Stored items from a collection:
┌──

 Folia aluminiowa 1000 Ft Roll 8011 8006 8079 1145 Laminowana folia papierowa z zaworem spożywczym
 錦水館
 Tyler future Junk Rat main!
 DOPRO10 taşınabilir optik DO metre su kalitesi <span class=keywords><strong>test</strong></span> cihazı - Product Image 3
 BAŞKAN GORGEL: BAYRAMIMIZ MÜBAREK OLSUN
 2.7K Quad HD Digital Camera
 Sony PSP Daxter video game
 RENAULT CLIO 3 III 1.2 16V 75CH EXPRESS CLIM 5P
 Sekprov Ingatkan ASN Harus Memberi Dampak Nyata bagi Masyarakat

└──

The task:
Please write out every record shown above exactly as it reads.

Solution to the problem:
 Folia aluminiowa 1000 Ft Roll 8011 8006 8079 1145 Laminowana folia papierowa z zaworem spożywczym
 錦水館
 Tyler future Junk Rat main!
 DOPRO10 taşınabilir optik DO metre su kalitesi <span class=keywords><strong>test</strong></span> cihazı - Product Image 3
 BAŞKAN GORGEL: BAYRAMIMIZ MÜBAREK OLSUN
 2.7K Quad HD Digital Camera
 Sony PSP Daxter video game
 RENAULT CLIO 3 III 1.2 16V 75CH EXPRESS CLIM 5P
 Sekprov Ingatkan ASN Harus Memberi Dampak Nyata bagi Masyarakat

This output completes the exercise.